正直、できちゃった婚に関しても、「生でするのが好きだから」という馬鹿な理由で失敗したことに、かなり軽蔑感を抱いた。

気持ち悪い。

こんな親の元に生まれたことにショックだ。

それに、できちゃった婚によって結婚したこと、その後上手くいかなくなったことを全て娘のせいにする、その考えも失望した。

私だって人のことは言えないが、なんでも責任転換して逃れる両親を、私は軽蔑している。

■機能不全家族

17歳にして、私は自分の家が機能不全家族だと気づいた。

そして、私はアダルトチルドレンなのだとも。

アダルト・チルドレンとは、子どものころに、家庭内トラウマ(心的外傷)によって傷つき、そしておとなになった人たちを指します。子どものころの家庭の経験をひきずり、現在生きる上で支障があると思われる人たちのことです。それは、親の期待に添うような生き方に縛られ、自分自身の感情を感じられなくなってしまった人、誰かのために生きることが生きがいになってしまった人、よい子を続けられない罪悪感や、居場所のない孤独感に苦しんでいる人々です。

両親のせいにしたくないけど、私の思考は異常で、信じられないくらい、自分の人生を両親に捧げている。
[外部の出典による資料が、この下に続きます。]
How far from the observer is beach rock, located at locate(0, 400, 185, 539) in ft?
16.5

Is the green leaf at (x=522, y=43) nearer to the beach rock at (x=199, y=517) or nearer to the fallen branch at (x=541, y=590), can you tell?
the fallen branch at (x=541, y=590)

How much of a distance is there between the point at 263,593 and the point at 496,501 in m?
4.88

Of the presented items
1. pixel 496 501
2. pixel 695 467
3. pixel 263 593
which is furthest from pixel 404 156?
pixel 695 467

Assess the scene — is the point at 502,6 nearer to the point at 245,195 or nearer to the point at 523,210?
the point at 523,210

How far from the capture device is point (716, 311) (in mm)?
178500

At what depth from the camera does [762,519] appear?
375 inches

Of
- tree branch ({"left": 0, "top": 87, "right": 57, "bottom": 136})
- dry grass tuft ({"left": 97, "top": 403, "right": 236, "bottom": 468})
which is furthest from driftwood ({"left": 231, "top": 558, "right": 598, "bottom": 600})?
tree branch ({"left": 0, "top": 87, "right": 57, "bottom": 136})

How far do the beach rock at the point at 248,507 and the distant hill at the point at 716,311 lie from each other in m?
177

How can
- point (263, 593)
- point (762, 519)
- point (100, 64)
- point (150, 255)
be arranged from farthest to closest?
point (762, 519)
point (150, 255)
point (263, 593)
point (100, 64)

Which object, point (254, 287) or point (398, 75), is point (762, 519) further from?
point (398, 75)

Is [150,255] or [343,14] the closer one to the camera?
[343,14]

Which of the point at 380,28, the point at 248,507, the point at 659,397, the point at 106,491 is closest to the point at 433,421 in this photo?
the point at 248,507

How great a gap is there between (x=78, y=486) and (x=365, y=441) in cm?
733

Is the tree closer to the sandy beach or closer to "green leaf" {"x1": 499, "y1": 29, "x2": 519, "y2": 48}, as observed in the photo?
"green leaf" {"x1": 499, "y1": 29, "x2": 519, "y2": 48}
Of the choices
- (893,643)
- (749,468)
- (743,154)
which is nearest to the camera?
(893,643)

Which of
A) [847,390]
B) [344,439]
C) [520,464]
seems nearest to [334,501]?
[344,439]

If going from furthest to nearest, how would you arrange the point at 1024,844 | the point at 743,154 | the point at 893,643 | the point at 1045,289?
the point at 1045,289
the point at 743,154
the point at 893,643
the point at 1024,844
そして、異常に自己肯定感が低い。

両親は、私に大きな影響をもたらした。

父親は、性的虐待と不倫、母親は過保護と毒親、という形で。

父親は9年間の特定の相手との肉体関係、また、出会い系サイトで出会った女数人とも肉体関係を結んでいた。

不倫が発覚し、別居し、離婚調停が進む今ですら、父親はまだ出会い系サイトを使って様々な人と肉体関係を結びながら、同じ職場の不倫相手Kとも関係を続けている。

私は、そんな人間が父親であることを信じたくないが、いつかは父親の気持ちもわかってあげたいと思う。でも、父親の気持ちに寄り添うということは、同時に自分の誕生の否定にも繋がるため、どっちみち苦しい。

父親は、私が嫌いなので、大学の費用も払ってくれないという。養育費も渋っている。それなのに、私に「俺の気持ちも考えろ」と言い、定期的に会うことを何故か要求している。

■ありもしない幸せな両親が夢にでてくる

幼稚園くらいの私と幸せそうな両親が3人で食事をしているような夢を何度も見てしまう。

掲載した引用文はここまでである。